#### Passage fourni

___

Gaouaoui, absent pour cause de suspension, tout le monde attendait la prestation de son remplaçant Chaouchi. Le coach comme pour répondre à la presse égyptienne qui a tenté de nuire à Chaouchi tout au long des 4 jours qui nous séparaient de la rencontre et sans doute sous l’effet de l’euphorie lâche : «On s’attendait à une telle prestation de Chaouchi. On a un deuxième gardien de but qui est sans doute plus fort que le numéro un.
Et cela tout le monde en parle.» Il est clair que sans citer de noms, chacun sait qui était jusque-là le numéro un et qui est le numéro deux des gardiens de but des Verts. Nonobstant le fait que c’est Gaouaoui qui a mené la campagne des qualifications jusque-là. Le portier de Chlef et de l’EN a eu des arrêts décisifs et a été souvent crédité de rencontres honorables.
«Un grand chantier attend Raouraoua et tous les techniciens»
Le journaliste de la chaîne de télévision du pays du Golfe attendait une explication sur les raisons qui font que l’Algérie ne présente qu’un nombre infime de joueurs locaux. Saâdane brosse un tableau à son interlocuteur et revient sur la période faste, il faut le reconnaître, grâce à la loi sur la reforme sportive de 1977.

___

#### Objectif
Selon le passage fourni, pourquoi Gaouaoui était-il absent ? Le listing qui suit provient d'une source différente.

#### Extraits du listing
___

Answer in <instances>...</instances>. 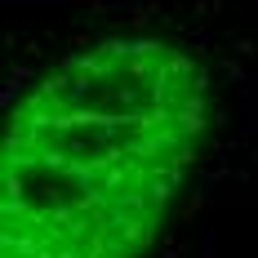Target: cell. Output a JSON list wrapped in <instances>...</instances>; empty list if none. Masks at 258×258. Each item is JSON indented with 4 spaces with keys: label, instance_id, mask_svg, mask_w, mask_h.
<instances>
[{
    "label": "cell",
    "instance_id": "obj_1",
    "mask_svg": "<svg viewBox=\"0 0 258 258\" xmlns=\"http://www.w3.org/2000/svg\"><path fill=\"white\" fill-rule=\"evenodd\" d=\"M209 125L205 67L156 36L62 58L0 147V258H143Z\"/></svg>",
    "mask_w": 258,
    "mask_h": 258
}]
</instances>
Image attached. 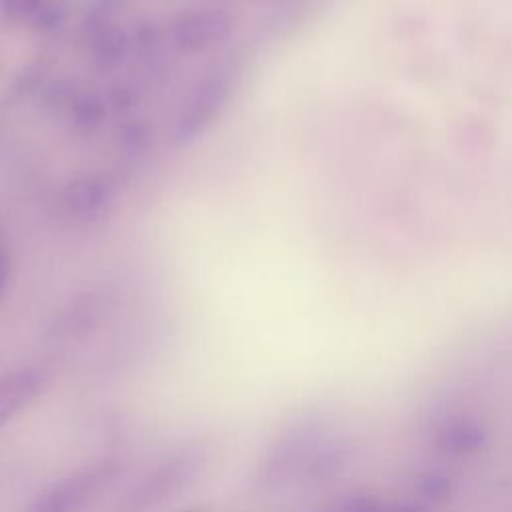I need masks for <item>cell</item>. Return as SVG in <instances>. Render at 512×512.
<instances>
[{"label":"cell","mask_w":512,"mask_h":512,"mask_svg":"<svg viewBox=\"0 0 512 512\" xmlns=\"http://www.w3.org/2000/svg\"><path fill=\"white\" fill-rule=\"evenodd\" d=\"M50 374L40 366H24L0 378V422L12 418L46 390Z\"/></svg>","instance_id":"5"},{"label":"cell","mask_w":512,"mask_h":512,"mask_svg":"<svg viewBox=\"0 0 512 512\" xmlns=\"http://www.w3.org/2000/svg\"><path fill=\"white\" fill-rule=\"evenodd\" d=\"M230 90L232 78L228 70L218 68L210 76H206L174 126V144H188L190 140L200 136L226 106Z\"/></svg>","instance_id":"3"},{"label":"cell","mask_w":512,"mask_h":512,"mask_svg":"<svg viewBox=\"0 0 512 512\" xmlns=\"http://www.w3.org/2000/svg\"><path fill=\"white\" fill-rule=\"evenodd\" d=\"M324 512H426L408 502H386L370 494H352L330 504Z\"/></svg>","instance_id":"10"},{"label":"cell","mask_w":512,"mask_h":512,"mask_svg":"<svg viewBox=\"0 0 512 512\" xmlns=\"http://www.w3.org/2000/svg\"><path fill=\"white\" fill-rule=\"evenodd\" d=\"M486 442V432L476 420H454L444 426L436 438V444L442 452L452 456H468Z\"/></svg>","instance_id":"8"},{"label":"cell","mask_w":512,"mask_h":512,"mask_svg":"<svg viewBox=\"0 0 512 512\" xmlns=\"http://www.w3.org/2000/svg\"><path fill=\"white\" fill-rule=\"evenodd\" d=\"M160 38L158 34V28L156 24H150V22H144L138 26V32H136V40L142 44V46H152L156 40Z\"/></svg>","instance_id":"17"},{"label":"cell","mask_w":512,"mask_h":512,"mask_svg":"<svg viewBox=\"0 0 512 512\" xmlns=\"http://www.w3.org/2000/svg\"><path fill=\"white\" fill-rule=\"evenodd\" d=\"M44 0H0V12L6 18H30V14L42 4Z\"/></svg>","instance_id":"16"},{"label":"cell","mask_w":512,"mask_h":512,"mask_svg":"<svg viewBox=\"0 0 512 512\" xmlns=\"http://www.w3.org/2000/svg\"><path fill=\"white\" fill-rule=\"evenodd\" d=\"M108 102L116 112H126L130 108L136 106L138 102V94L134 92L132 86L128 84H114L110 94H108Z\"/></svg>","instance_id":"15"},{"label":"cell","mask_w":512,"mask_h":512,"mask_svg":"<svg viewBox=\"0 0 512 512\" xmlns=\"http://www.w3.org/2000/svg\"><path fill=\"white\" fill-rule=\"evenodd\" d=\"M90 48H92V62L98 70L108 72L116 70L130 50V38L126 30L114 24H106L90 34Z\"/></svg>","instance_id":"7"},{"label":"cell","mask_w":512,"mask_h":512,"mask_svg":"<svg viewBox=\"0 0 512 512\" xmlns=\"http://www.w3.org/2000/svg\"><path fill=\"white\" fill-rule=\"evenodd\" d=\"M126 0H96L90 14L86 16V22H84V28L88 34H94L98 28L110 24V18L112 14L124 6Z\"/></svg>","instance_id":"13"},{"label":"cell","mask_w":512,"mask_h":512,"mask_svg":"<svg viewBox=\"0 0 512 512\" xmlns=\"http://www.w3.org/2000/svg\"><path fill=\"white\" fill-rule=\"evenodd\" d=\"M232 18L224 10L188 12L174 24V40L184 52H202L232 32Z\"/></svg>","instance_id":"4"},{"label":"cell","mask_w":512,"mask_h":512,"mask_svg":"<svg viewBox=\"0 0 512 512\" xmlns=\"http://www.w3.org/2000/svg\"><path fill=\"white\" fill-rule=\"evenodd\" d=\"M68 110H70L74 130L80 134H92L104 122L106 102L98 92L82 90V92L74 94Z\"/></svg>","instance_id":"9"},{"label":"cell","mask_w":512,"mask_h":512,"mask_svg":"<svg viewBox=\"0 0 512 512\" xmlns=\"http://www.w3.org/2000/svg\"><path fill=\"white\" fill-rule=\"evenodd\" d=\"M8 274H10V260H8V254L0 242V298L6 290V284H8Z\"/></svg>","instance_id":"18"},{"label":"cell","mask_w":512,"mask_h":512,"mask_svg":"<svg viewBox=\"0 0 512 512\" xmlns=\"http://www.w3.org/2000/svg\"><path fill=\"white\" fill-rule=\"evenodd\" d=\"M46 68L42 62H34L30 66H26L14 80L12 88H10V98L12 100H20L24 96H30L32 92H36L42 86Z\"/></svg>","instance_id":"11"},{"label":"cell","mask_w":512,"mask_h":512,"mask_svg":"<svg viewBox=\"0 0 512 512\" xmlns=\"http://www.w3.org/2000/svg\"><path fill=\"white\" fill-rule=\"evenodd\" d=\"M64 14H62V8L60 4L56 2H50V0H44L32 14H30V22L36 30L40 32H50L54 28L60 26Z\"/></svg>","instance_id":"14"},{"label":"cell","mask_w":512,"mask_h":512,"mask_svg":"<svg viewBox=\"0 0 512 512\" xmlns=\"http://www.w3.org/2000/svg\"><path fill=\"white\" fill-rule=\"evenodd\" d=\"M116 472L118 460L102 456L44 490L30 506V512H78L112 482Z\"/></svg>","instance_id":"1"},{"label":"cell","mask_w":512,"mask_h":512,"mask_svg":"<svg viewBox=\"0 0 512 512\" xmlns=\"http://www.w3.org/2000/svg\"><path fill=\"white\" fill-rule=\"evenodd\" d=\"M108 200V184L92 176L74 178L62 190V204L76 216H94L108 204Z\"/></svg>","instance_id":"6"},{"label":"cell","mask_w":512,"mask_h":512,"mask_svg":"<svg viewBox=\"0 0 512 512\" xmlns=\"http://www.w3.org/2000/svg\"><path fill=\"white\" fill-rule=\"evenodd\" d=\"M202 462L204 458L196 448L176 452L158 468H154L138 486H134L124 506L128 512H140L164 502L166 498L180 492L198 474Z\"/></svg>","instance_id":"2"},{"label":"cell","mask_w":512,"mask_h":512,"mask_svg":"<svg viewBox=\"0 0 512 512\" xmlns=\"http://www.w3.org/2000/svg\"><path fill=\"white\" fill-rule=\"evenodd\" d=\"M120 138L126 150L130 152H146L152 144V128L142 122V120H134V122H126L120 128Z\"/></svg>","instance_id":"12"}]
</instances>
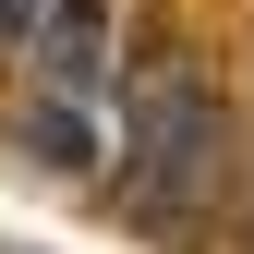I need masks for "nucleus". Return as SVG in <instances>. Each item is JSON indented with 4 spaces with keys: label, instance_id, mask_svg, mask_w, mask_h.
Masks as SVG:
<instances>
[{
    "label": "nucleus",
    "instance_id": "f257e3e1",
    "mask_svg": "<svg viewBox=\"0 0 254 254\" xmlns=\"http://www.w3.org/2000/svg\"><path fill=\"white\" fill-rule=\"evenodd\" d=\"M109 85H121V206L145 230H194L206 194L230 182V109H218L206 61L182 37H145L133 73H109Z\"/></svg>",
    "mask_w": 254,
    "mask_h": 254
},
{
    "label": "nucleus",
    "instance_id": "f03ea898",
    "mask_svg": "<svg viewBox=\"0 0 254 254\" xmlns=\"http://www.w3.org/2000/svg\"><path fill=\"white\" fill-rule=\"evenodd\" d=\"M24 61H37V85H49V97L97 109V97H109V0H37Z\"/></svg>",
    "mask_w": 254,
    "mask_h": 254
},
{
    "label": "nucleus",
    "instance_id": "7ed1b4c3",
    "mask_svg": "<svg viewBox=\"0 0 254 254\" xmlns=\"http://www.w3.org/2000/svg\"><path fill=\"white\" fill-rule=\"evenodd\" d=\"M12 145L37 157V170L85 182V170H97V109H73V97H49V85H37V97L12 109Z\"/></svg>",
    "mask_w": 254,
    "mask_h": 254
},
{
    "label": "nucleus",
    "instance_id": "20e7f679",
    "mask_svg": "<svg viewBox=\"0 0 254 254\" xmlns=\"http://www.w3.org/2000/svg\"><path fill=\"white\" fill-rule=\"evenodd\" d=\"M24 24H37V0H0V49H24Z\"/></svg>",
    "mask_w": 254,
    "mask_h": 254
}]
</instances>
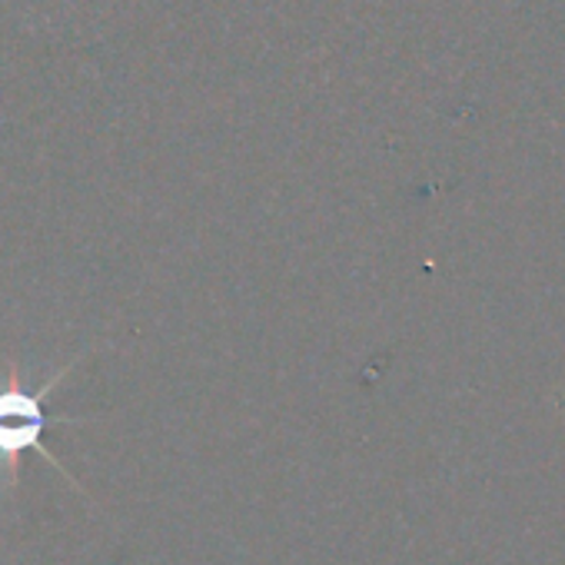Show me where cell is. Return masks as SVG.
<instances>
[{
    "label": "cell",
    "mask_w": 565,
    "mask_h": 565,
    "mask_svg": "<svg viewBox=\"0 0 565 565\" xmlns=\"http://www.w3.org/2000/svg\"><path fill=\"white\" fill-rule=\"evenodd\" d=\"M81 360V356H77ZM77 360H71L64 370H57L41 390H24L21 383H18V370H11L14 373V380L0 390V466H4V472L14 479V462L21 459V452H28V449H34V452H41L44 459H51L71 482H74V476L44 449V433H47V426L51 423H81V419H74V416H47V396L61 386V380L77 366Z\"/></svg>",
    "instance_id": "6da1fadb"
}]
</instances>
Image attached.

___

#### Réponse
Il était suspendu.